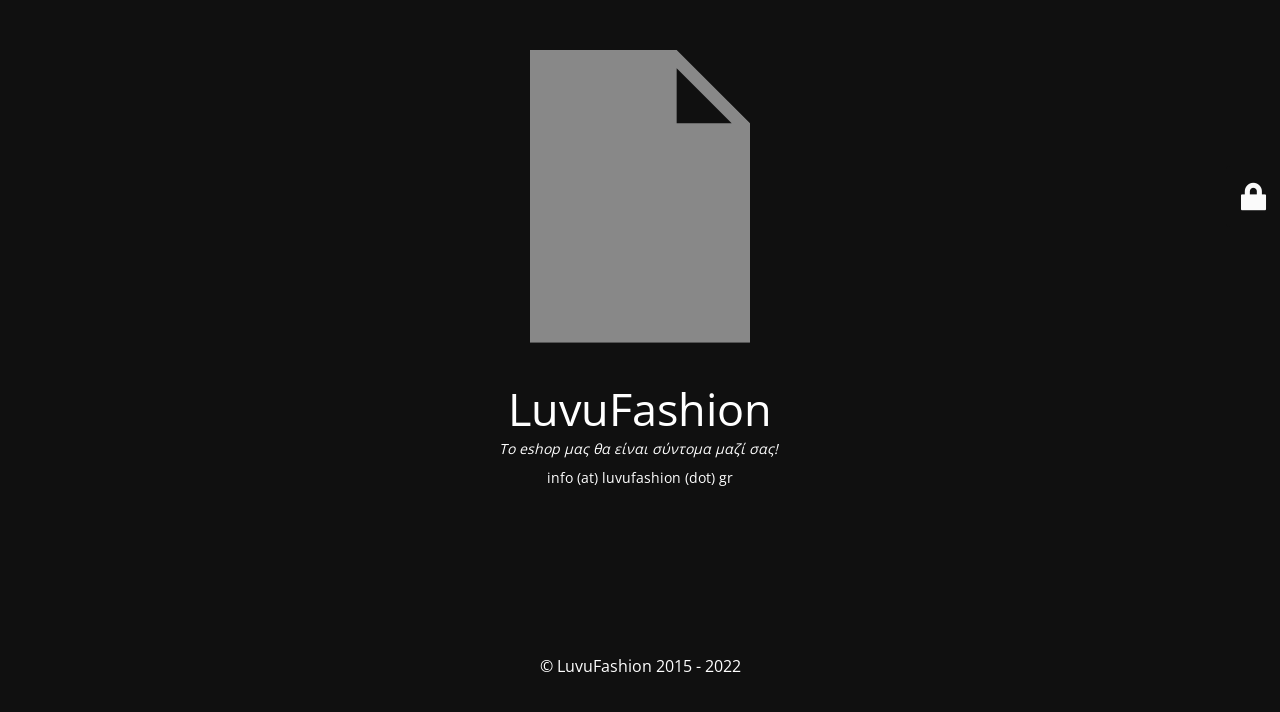

--- FILE ---
content_type: text/html; charset=UTF-8
request_url: https://luvufashion.gr/?route=product%2Fproduct&product_id=639
body_size: 1549
content:
<!DOCTYPE html>
<html lang="el">
<head>
	<meta charset="UTF-8" />
	<title>LuvuFashion</title>		<meta name="viewport" content="width=device-width, maximum-scale=1, initial-scale=1, minimum-scale=1">
	<meta name="description" content=""/>
	<meta http-equiv="X-UA-Compatible" content="" />
	<meta property="og:site_name" content="Luvu Fashion - "/>
	<meta property="og:title" content="LuvuFashion"/>
	<meta property="og:type" content="Maintenance"/>
	<meta property="og:url" content="https://luvufashion.gr"/>
	<meta property="og:description" content="To eshop μας θα είναι σύντομα μαζί σας! 
info (at) luvufashion (dot) gr"/>
		<link rel="profile" href="http://gmpg.org/xfn/11" />
	<link rel="pingback" href="https://luvufashion.gr/xmlrpc.php" />
	<link rel='stylesheet' id='mtnc-style-css' href='https://luvufashion.gr/wp-content/plugins/maintenance/load/css/style.css?ver=1739877965' type='text/css' media='all' />
<link rel='stylesheet' id='mtnc-fonts-css' href='https://luvufashion.gr/wp-content/plugins/maintenance/load/css/fonts.css?ver=1739877965' type='text/css' media='all' />
<style type="text/css">body {background-color: #111111}.preloader {background-color: #111111}body {font-family: Open Sans; }.site-title, .preloader i, .login-form, .login-form a.lost-pass, .btn-open-login-form, .site-content, .user-content-wrapper, .user-content, footer, .maintenance a{color: #ffffff;} a.close-user-content, #mailchimp-box form input[type="submit"], .login-form input#submit.button  {border-color:#ffffff} input[type="submit"]:hover{background-color:#ffffff} input:-webkit-autofill, input:-webkit-autofill:focus{-webkit-text-fill-color:#ffffff} body &gt; .login-form-container{background-color:#111111}.btn-open-login-form{background-color:#111111}input:-webkit-autofill, input:-webkit-autofill:focus{-webkit-box-shadow:0 0 0 50px #111111 inset}input[type='submit']:hover{color:#111111} #custom-subscribe #submit-subscribe:before{background-color:#111111} </style>    
    <!--[if IE]><script type="text/javascript" src="https://luvufashion.gr/wp-content/plugins/maintenance/load/js/jquery.backstretch.min.js"></script><![endif]--><link rel="stylesheet" href="https://fonts.bunny.net/css?family=Open%20Sans:300,300italic,regular,italic,600,600italic,700,700italic,800,800italic:300"></head>

<body class="maintenance ">

<div class="main-container">
	<div class="preloader"><i class="fi-widget" aria-hidden="true"></i></div>	<div id="wrapper">
		<div class="center logotype">
			<header>
				        <div class="logo-box" rel="home">
            <img src="https://luvufashion.gr/wp-includes/images/media/default.svg" srcset="https://luvufashion.gr/wp-includes/images/media/default.svg 2x" width="220"  alt="logo">
        </div>
    			</header>
		</div>
		<div id="content" class="site-content">
			<div class="center">
                <h2 class="heading font-center" style="font-weight:300;font-style:normal">LuvuFashion</h2><div class="description" style="font-weight:300;font-style:normal"><p style="text-align: center"><em>To eshop μας θα είναι σύντομα μαζί σας! </em></p>
<p style="text-align: center">info (at) luvufashion (dot) gr</p>
</div>			</div>
		</div>
	</div> <!-- end wrapper -->
	<footer>
		<div class="center">
			<div style="font-weight:300;font-style:normal">© LuvuFashion 2015 - 2022</div>		</div>
	</footer>
			</div>

	<div class="login-form-container">
		<input type="hidden" id="mtnc_login_check" name="mtnc_login_check" value="be890d3c9e" /><input type="hidden" name="_wp_http_referer" value="/?route=product%2Fproduct&#038;product_id=639" /><form id="login-form" class="login-form" method="post"><label>User Login</label><span class="login-error"></span><span class="licon user-icon"><input type="text" name="log" id="log" value="" size="20" class="input username" placeholder="Username" /></span><span class="picon pass-icon"><input type="password" name="pwd" id="login_password" value="" size="20" class="input password" placeholder="Password" /></span><a class="lost-pass" href="https://luvufashion.gr/wp-login.php?action=lostpassword">Lost Password</a><input type="submit" class="button" name="submit" id="submit" value="Login" /><input type="hidden" name="is_custom_login" value="1" /><input type="hidden" id="mtnc_login_check" name="mtnc_login_check" value="be890d3c9e" /><input type="hidden" name="_wp_http_referer" value="/?route=product%2Fproduct&#038;product_id=639" /></form>		    <div id="btn-open-login-form" class="btn-open-login-form">
        <i class="fi-lock"></i>

    </div>
    <div id="btn-sound" class="btn-open-login-form sound">
        <i id="value_botton" class="fa fa-volume-off" aria-hidden="true"></i>
    </div>
    	</div>
<!--[if !IE]><!--><script type="text/javascript" src="https://luvufashion.gr/wp-includes/js/jquery/jquery.min.js?ver=3.7.1" id="jquery-core-js"></script>
<script type="text/javascript" src="https://luvufashion.gr/wp-includes/js/jquery/jquery-migrate.min.js?ver=3.4.1" id="jquery-migrate-js"></script>
<!--<![endif]--><script type="text/javascript" id="_frontend-js-extra">
/* <![CDATA[ */
var mtnc_front_options = {"body_bg":"","gallery_array":[],"blur_intensity":"5","font_link":["Open Sans:300,300italic,regular,italic,600,600italic,700,700italic,800,800italic:300"]};
//# sourceURL=_frontend-js-extra
/* ]]> */
</script>
<script type="text/javascript" src="https://luvufashion.gr/wp-content/plugins/maintenance/load/js/jquery.frontend.js?ver=1739877965" id="_frontend-js"></script>

</body>
</html>
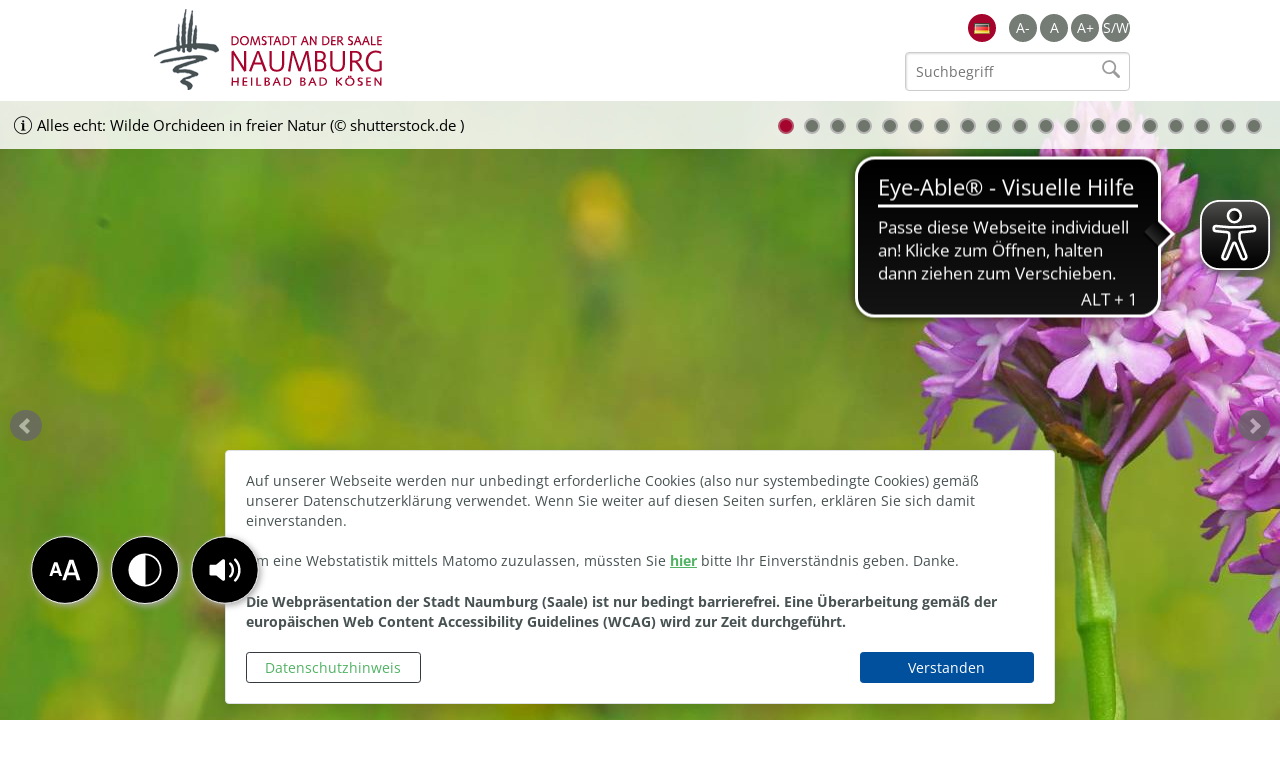

--- FILE ---
content_type: text/css
request_url: http://www.naumburg.de/res/modules/map/templates/map.css?v=v5.51.01
body_size: 704
content:
@CHARSET "ISO-8859-1";

.gc_map {
    border-top: 1px solid #BFBFBF;
    border-left: 1px solid #BFBFBF;
    border-right: 1px solid #666666;
    border-bottom: 1px solid #666666;
    margin: 0;
    margin-bottom: 1em;
    padding: 0;
    position: relative;
    left: 0;
    top: 0;
}

.gc_map_tooltip {
    z-index: 1070;
    margin: 0;
    padding: 1px 6px;
    font-size: 11px;
    color: #000000;
    background-color: #EEEEEE;
    border-color: #DDDDDD rgb(153, 153, 153) rgb(153, 153, 153) rgb(221, 221, 221);
    border-style: solid solid solid solid;
    border-width: 1px 1px 1px 1px;
    opacity: 0.92;
}

.gc_map_tooltip * {
    color: #000000;
}

.gc_map_copyright {
    z-index: 1000;
    margin: 0;
    padding: 0;
    text-align: right;
    font-size: 10px;
    font-weight: bolder;
    color: #333333;
    position: absolute;
    right: 2px;
    bottom: 0;
}

.gc_map_copyright a, .gc_map_copyright a:hover {
    font-size: 10px;
    font-weight: bolder;
    color: #333333;
    text-decoration: underline;
}

.gc_map_copyright a:hover {
    text-decoration: none;
}

.gc_map_detail {
    background-repeat: no-repeat;
    background-position: center;
}

#layersDiv, #layersDiv * {
    color: rgb(76, 76, 76);
}

.gc_map_popup h4 {
    border-bottom: #ccc 1px solid;
    margin-top: 0;
}

.gc_map_popup {
    padding: 0;
    margin: 0;
}

.gc_map_popup .ui-dialog-content {
    opacity: 0.92 !important;
}

.gc_map_popup .ui-widget-content {
    background: url(clear.gif) !important;
    font-size: .9em !important;
    padding: 0 !important;
}

.gc_map_popup_left {
    border: 0 !important;
    border-left: 3px solid #fff !important;
}

.gc_map_popup_right {
    border: 0 !important;
    border-right: 3px solid #fff !important;
}

.gc_map_popup .ui-dialog .ui-dialog-content {
    padding: 0 !important;
    min-height: 20px !important;
}

.gc_map_popup .ui-dialog-titlebar {
    display: none !important;
}

.gc_map_popup .popup-title {
    background: #fff !important;
    filter: none;
    border: 0;
    -moz-box-shadow: 1px 1px 1px #999;
    -webkit-box-shadow: 1px 1px 1px #999;
    box-shadow: 1px 1px 1px #999;
    margin-top: 0;
    margin-left: 0 !important;
    padding: 3px;
}

.gc_map_popup .popup-desc {
    background: #fff !important;
    -moz-box-shadow: 1px 1px 1px #999;
    -webkit-box-shadow: 1px 1px 1px #999;
    box-shadow: 1px 1px 1px #999;
    margin-top: 0;
    margin-left: 0 !important;
    padding: 3px;
}

.gc_map_popup .popup-content {
    background: #fff !important;
    -moz-box-shadow: 1px 1px 1px #999;
    -webkit-box-shadow: 1px 1px 1px #999;
    box-shadow: 1px 1px 1px #999;
    margin-top: 0;
    margin-left: 0 !important;
    padding: 3px;
}

.gc_map_popup_noclose {
    border-radius: 0 !important;
    box-shadow: none !important;
}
★ ★ ★ ★ ★
▶ WHAT THE TASK ASKS
Spot every line in the entries that includes the word "true", and copy each one out.

▶ WRITTEN ANSWER
	<div class="preloader"><i class="fi-widget" aria-hidden="true"></i></div>	<div id="wrapper">
        <i id="value_botton" class="fa fa-volume-off" aria-hidden="true"></i>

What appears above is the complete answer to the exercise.